Recently I became aware of the Mary Pickford Institute for Film Education, a non-profit organization based in the Los Angeles area. The organization furthers the legacy and creativity of Mary Pickford, co-founder of the film studio United Artists and one of the original founders of the Academy of Motion Picture Arts and Sciences. The Institute has a public research library, in addition to offering educational initiatives using film, video and digital media. Their hope, according to their website, is “to empower students by helping them realize they have a voice that is worthy of being heard.”

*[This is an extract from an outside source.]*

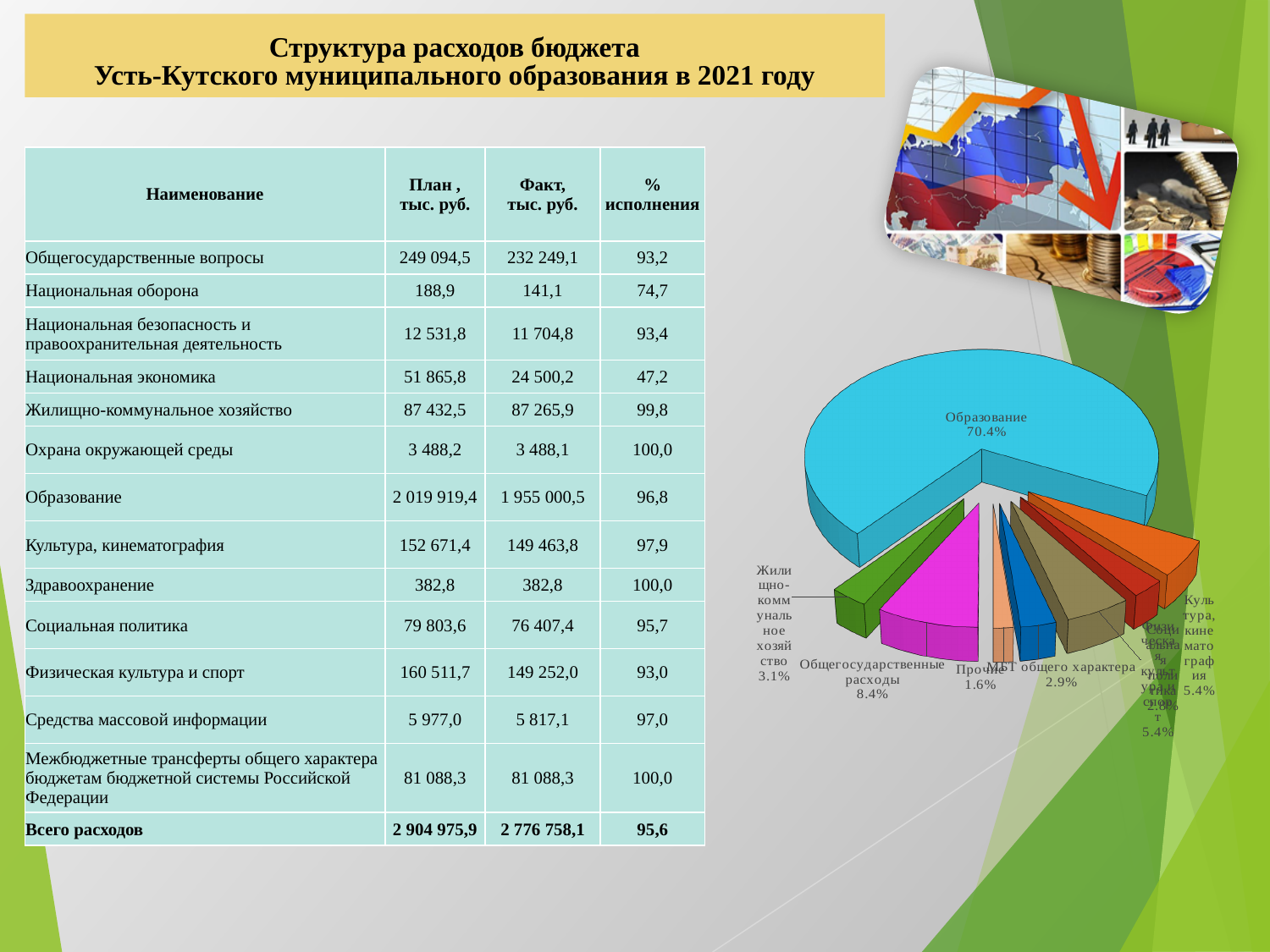
In the pie chart, what share is shown for Жилищно-коммунальное хозяйство? 3.1% In the pie chart, what share is shown for Прочие? 1.6% What kind of chart is shown on the right side of the slide? pie chart In the pie chart, is the share for Образование greater or less than 50%? greater In the pie chart, what share is shown for Общегосударственные расходы? 8.4% In the pie chart, what share is shown for Образование? 70.4% What colour is the Образование slice in the pie chart? light blue In the pie chart, what is the difference in percentage points between Общегосударственные расходы (8.4%) and Жилищно-коммунальное хозяйство (3.1%)? 5.3 In the pie chart, which labelled category has the smallest share? Прочие In the pie chart, which is larger: the share for Общегосударственные расходы or for Жилищно-коммунальное хозяйство? Общегосударственные расходы In the pie chart, what share is shown for МБТ общего характера? 2.9% In the pie chart, which category has the largest share? Образование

At the CUE Conference in Palm Springs, we met Andi Hicks, director for the Mary Pickford Institute. In what follows, she tells about the Institute’s two Mobile Classrooms and reflects on her experience in meeting DMA instructors at CUE:
The Mary Pickford Institute for Film Education’s educational outreach program is designed to “Ignite an Excitement for Learning” by introducing the world of digital media to students through our two Mobile Film Classrooms. Each of our production studios on wheels is fully equipped to teach 21st Century learning skills to students in Grades 3 – 12. (although we have had great success with kindergarteners and special needs children and adults, as well.) Our buses provide total environments where students can focus on learning both technical skills and the art of creative storytelling. Technically, students learn basic camera operation, graphic composition and placement, computer competency, how to digitize and manage data, video and audio editing, information gathering through the internet, and how to output and upload. Most importantly, students learn that they have a voice and one that is worthy of being heard. Scholastically, students are encouraged to use and expand their knowledge of math, language, geography, science and history to augment their storytelling skills. We feel we have created an educational interface to carry students from the classroom to their unique place global community.

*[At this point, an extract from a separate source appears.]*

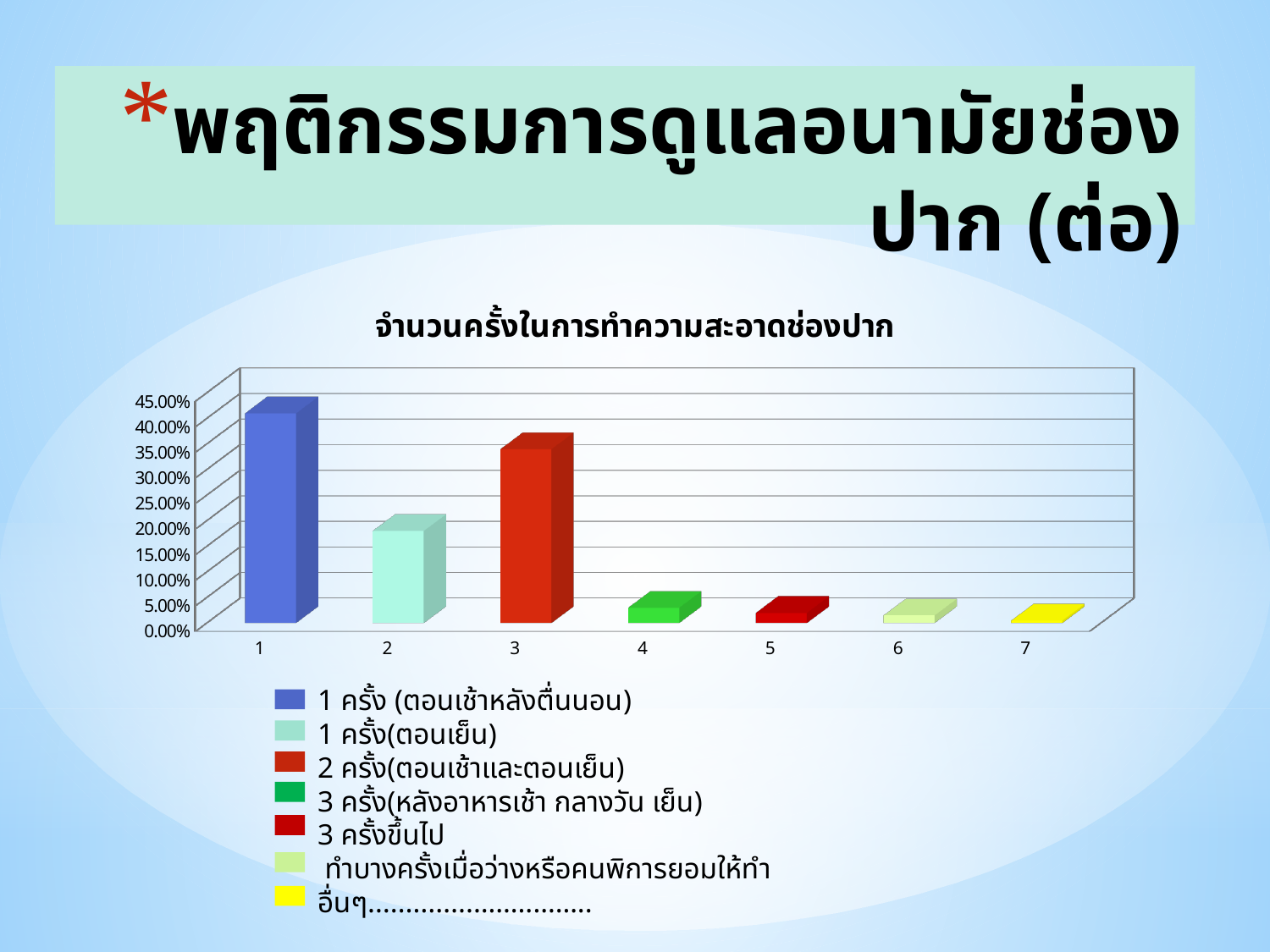
Is the value for category 2 greater or less than 25.00%? less What kind of chart is shown on the slide? bar chart How many entries does the legend list? 7 Which is larger, the value for category 2 or category 3? 3 Is the value for category 1 greater or less than 35.00%? greater Which is larger, the value for category 1 or category 3? 1 Which category has the highest bar? 1 Is the value for category 3 greater or less than 30.00%? greater How many categories are plotted along the x axis? 7 What is the title of the chart? จำนวนครั้งในการทำความสะอาดช่องปาก What colour is the bar for category 1 (1 ครั้ง (ตอนเช้าหลังตื่นนอน))? blue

I was personally thrilled to discover DMA. And I became even more enthusiastic after attending two 20-min. “pop-out” sessions (Adding music in FCP and Basic Camera Techniques). The instructors were succinct experts who took a personal interest in each attendee. What I learned in those 40 minutes is invaluable, and I will make use of every tip and instruction in not only in my own work, but also while working with others.
I know that concentrated professional training through DMA can only result in the ability for the teachers and staff at the Mary Pickford Institute to become even more proficient and enable us to provide a higher quality of instruction and inspiration to our students. I look forward to a long and exciting future between the Digital Media Academy and The Mary Pickford Institute for Film Education.